Beefy Boxes and Bandwidth Generously Provided by pair Networks Cowboy Neal with Hat
P is for Practical
 
PerlMonks  

Serializing a large object

by daverave (Scribe)
on Sep 25, 2010 at 14:32 UTC ( #861961=perlquestion: print w/ replies, xml ) Need Help??
daverave has asked for the wisdom of the Perl Monks concerning the following question:

Dear Monks,

I'm using the following package, which was adapted from http://stackoverflow.com/questions/3790166/, to store a large list of ranges and allow time-efficient "how-many-ranges-cover-this-given-range" queries.
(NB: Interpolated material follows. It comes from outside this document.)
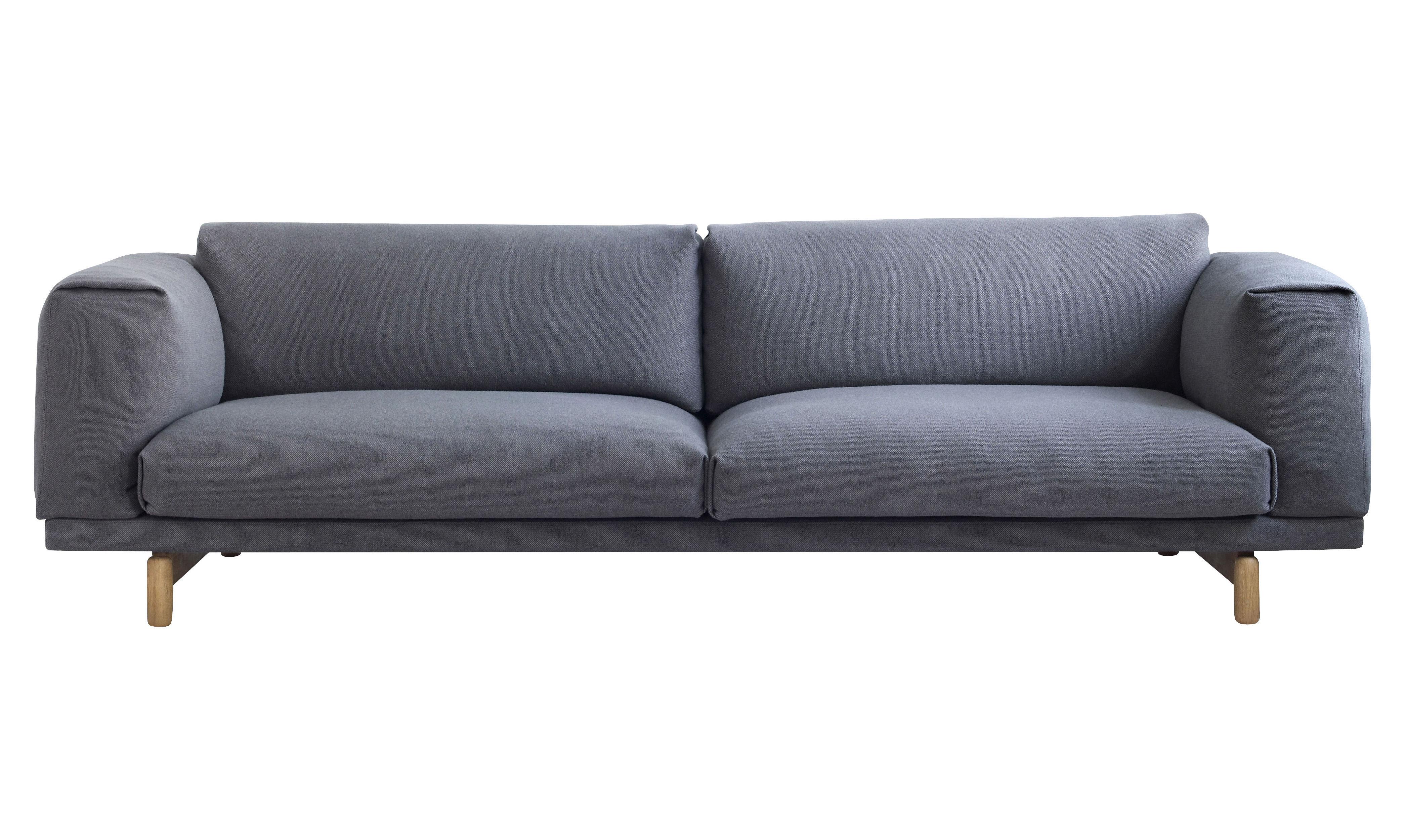 Mobilier - Canapés - Canapé droit Rest / 3 places - L 260 cm - Muuto - Gris / Tissu LAINE - Chêne, Tissu Kvadrat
use strict; use warnings; package RangeMap; # Credit: Aristotle Pagaltzis! sub new($$$) { my $class = shift; my $max_length = shift; my $ranges_a = shift; my @lookup; for (@{$ranges_a}) { my ( $start, $end ) = @$_; my @idx = $end >= $start ? $start .. $end : ( $start .. $max_length, 1 .. $end ); for my $i (@idx) { $lookup[$i] .= pack 'L', $end } } bless \@lookup, $class; } sub num_ranges_containing($$$) { my $self = shift; my ( $start, $end ) = @_; return 0 unless (defined $self->[$start]); return 0 + grep { $end <= $_ } unpack 'L*', $self->[$start]; } 1;
After creating an object I store it using nstore for future use. This usually results in a binary file of size 500MB-2GB.

So, I wonder if I could somehow store it more compactly to save on disk space, without slowing load time too much.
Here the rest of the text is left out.